REQUIREMENTS: Reproduce the lines from the line with "How distant are" up to and including the line with "Vertically, where does", replacing "dog's paw" with "dog's foot" and leaving everything else unchanged.

········

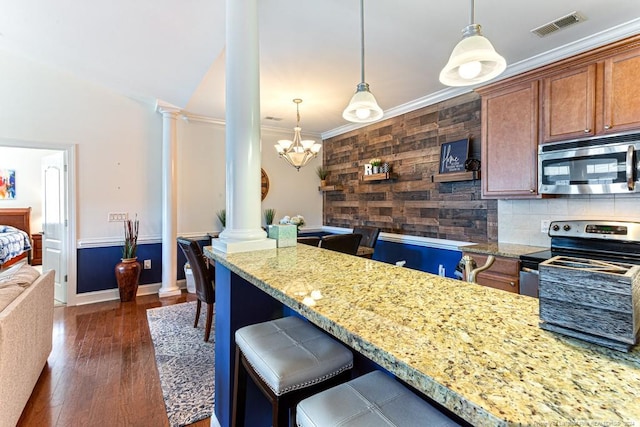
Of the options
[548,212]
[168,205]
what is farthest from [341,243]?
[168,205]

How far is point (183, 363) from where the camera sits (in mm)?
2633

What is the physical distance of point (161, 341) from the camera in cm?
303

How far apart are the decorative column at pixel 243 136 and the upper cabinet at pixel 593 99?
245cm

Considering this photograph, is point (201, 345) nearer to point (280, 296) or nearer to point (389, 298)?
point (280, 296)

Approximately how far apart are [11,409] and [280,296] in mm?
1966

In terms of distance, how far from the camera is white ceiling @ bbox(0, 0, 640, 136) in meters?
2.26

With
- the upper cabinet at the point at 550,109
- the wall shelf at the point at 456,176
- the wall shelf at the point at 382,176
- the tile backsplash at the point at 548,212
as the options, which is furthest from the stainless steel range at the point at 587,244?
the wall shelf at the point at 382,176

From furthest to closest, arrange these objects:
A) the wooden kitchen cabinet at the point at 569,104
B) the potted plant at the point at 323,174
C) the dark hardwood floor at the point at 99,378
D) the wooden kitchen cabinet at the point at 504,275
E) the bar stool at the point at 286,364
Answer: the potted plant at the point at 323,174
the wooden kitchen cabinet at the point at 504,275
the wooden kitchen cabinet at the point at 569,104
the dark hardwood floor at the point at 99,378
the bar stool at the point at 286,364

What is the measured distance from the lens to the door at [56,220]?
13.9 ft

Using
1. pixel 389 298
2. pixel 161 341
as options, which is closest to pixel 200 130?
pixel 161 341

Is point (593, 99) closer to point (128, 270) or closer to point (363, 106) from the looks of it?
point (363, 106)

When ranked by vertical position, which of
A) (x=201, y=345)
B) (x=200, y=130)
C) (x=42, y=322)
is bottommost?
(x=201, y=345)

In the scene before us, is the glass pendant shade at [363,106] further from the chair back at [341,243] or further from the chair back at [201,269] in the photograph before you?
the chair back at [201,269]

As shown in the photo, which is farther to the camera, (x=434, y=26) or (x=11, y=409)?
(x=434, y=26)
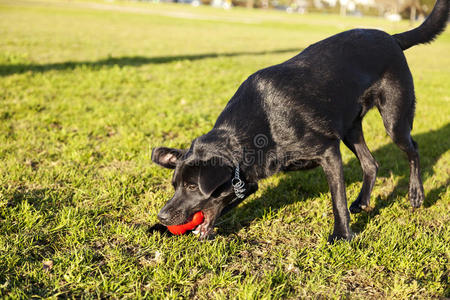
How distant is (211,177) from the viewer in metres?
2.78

········

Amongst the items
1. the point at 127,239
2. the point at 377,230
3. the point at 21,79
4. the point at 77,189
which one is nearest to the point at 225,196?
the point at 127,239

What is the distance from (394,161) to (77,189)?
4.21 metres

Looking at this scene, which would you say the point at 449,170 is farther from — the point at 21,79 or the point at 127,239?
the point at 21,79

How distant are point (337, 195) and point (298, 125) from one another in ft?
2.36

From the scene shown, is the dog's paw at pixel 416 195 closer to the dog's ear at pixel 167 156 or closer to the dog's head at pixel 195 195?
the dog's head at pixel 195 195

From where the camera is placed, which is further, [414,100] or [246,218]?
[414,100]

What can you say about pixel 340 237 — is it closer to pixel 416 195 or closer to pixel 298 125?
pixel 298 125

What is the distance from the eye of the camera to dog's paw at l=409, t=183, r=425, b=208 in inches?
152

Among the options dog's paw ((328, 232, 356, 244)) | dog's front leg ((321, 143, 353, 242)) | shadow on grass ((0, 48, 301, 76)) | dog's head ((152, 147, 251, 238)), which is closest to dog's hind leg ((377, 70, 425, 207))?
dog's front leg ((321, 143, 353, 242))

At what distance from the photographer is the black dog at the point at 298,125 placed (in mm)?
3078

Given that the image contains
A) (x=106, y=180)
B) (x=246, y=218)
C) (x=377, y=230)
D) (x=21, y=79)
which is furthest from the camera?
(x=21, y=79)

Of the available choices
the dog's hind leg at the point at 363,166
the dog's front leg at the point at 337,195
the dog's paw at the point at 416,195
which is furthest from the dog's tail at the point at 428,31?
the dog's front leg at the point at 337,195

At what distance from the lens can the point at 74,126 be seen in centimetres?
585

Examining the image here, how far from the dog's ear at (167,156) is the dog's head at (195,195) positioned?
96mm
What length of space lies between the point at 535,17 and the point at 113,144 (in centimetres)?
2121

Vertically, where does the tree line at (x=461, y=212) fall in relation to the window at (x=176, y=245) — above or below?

········

EXERCISE RESULT:
How distant are point (337, 195) and point (298, 125) from one another in ft?
2.36

From the scene shown, is the dog's foot at pixel 416 195 closer to the dog's ear at pixel 167 156 or closer to the dog's head at pixel 195 195?
the dog's head at pixel 195 195

From where the camera is placed, which is further, [414,100] or [246,218]?
[414,100]

What can you say about pixel 340 237 — is it closer to pixel 416 195 or closer to pixel 298 125?
pixel 298 125

What is the distance from the eye of the camera to dog's foot at l=409, t=183, r=425, b=208 in inches?
152

Among the options dog's foot ((328, 232, 356, 244)) | dog's front leg ((321, 143, 353, 242)) | shadow on grass ((0, 48, 301, 76)) | dog's head ((152, 147, 251, 238)), which is closest to dog's hind leg ((377, 70, 425, 207))?
dog's front leg ((321, 143, 353, 242))

At what distance from the photographer is the black dog at the point at 298,125 placed (in mm)?
3078

Given that the image contains
A) (x=106, y=180)
B) (x=246, y=218)
C) (x=377, y=230)
D) (x=21, y=79)
which is furthest from the camera?
(x=21, y=79)

Of the available choices
the dog's hind leg at the point at 363,166
the dog's front leg at the point at 337,195
the dog's foot at the point at 416,195
which is furthest from the dog's tail at the point at 428,31?
the dog's front leg at the point at 337,195

At what distance from the lens can the point at 74,126 be seen in centimetres?
585

Examining the image here, how far from the dog's ear at (167,156) is the dog's head at (195,195) positioned?
96mm
What length of space lies between the point at 535,17 and the point at 113,144 (in centimetres)?
2121

Vertically, where does the tree line at (x=461, y=212) fall in relation to the window at (x=176, y=245) — above or below?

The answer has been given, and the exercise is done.